§ **Given records**:
BEGIN

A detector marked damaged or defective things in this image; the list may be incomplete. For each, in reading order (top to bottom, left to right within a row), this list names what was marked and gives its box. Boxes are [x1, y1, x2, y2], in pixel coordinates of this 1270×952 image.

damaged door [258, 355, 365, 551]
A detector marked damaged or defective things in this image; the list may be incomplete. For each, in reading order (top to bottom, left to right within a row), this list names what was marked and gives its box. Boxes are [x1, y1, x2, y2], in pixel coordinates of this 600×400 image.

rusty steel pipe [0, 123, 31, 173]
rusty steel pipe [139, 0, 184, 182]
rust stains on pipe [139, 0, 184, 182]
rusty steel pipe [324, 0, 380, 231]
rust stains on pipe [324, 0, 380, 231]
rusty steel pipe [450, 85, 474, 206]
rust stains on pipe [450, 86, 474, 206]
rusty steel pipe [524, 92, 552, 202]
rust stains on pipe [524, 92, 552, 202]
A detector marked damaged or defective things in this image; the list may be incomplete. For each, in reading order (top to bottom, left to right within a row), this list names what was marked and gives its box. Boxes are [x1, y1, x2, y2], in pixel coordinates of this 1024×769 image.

END
BEGIN

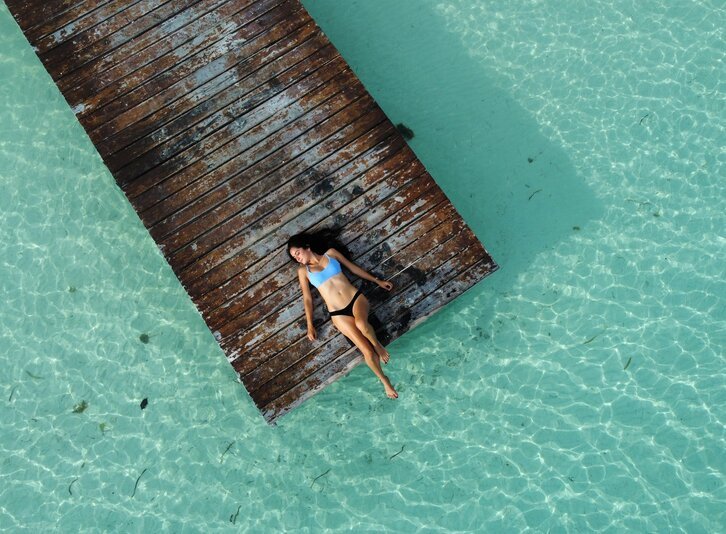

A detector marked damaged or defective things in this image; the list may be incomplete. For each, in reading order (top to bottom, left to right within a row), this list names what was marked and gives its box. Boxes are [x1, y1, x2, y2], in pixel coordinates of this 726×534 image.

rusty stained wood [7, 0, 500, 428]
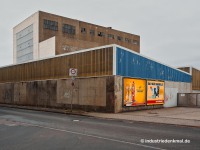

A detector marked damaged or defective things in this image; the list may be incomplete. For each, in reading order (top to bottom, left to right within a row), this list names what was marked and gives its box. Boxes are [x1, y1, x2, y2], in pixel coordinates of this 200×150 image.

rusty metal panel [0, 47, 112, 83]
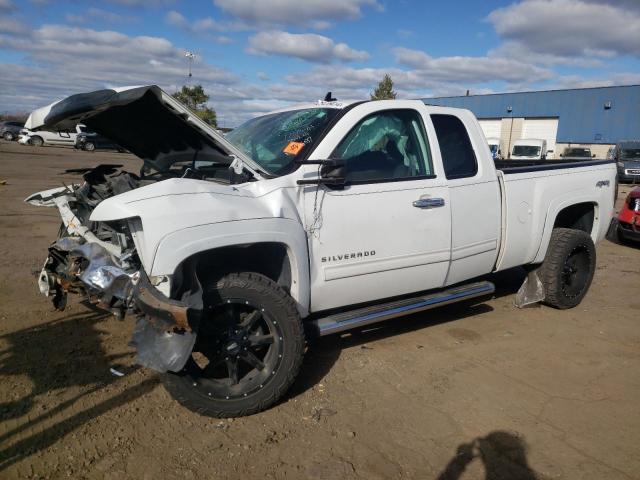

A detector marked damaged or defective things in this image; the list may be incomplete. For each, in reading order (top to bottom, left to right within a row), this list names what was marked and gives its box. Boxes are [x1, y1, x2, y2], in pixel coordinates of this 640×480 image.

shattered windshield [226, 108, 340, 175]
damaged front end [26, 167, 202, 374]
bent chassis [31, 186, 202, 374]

END

Update the data from the line that has "this 600×400 image." through the line that has "rust stains on pipe [524, 92, 552, 202]", swapping "incomplete" for "partial" and changing nothing else. Return only those lines.

§ **Exercise answer**:
A detector marked damaged or defective things in this image; the list may be partial. For each, in reading order (top to bottom, left to right within a row), this list names what was marked and gives its box. Boxes are [x1, y1, x2, y2], in pixel coordinates of this 600×400 image.

rusty steel pipe [0, 123, 31, 173]
rusty steel pipe [139, 0, 184, 182]
rust stains on pipe [139, 0, 184, 182]
rusty steel pipe [324, 0, 380, 231]
rust stains on pipe [324, 0, 380, 231]
rusty steel pipe [450, 85, 474, 206]
rust stains on pipe [450, 86, 474, 206]
rusty steel pipe [524, 92, 552, 202]
rust stains on pipe [524, 92, 552, 202]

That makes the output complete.